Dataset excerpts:
******************************

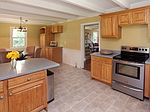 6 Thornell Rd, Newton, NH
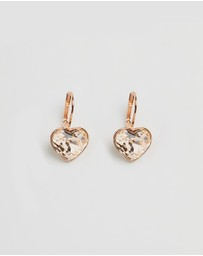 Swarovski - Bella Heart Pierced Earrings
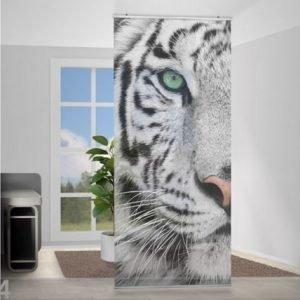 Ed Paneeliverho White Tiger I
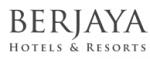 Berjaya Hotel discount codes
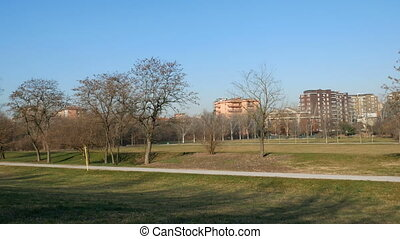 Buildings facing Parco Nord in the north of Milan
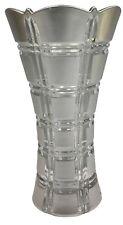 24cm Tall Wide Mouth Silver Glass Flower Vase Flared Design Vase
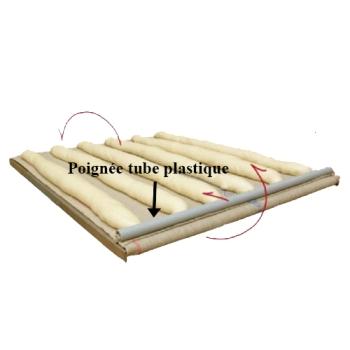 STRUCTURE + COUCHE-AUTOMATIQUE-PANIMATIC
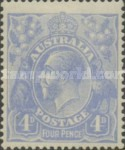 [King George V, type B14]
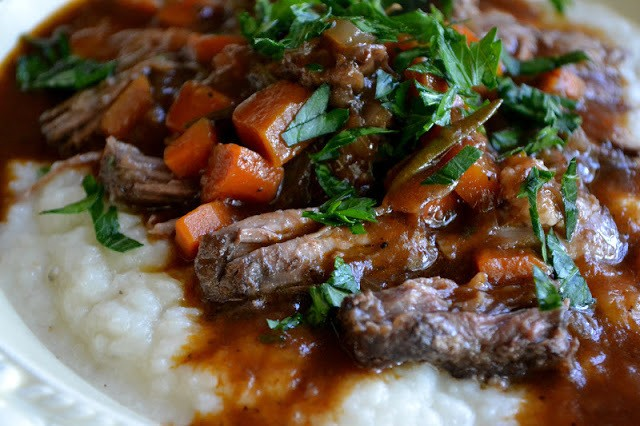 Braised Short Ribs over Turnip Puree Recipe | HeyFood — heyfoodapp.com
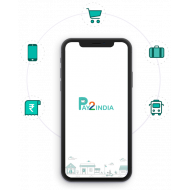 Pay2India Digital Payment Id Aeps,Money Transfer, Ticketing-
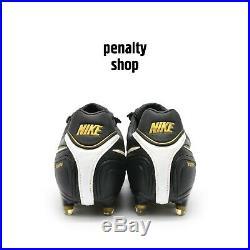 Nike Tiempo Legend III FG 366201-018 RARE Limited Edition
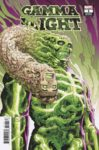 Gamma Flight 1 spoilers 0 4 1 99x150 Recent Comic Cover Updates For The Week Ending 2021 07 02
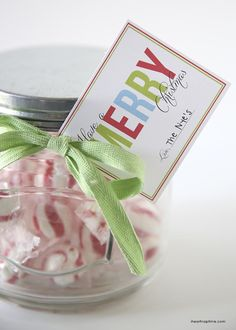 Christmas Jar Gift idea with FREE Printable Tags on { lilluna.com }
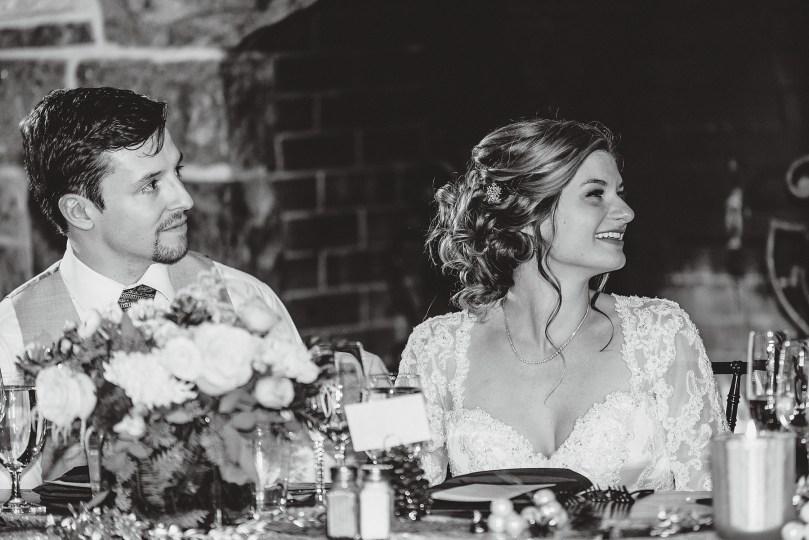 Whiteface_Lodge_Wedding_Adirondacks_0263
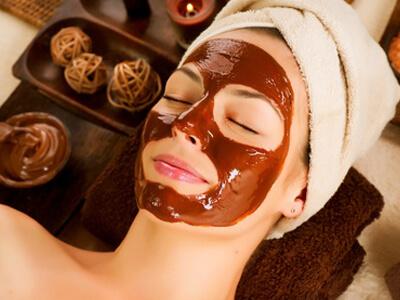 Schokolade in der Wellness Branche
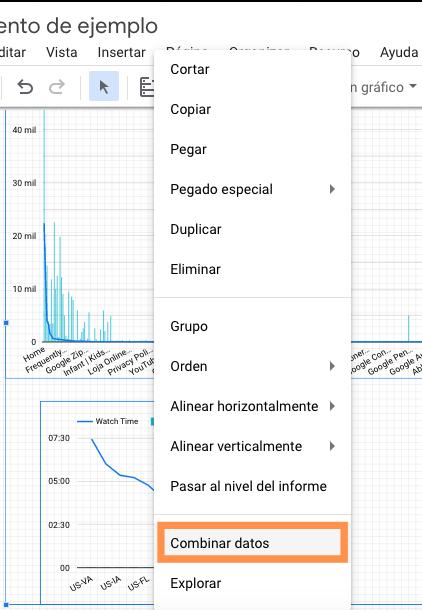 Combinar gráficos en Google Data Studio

******************************

Extract the run of lines beginning with the line that holds "Whiteface_Lodge_Wedding_Adirondacks_0263" and ending at the last line of the data, inclusive. Exclude any pictures from the copy.

 Whiteface_Lodge_Wedding_Adirondacks_0263
 Schokolade in der Wellness Branche
 Combinar gráficos en Google Data Studio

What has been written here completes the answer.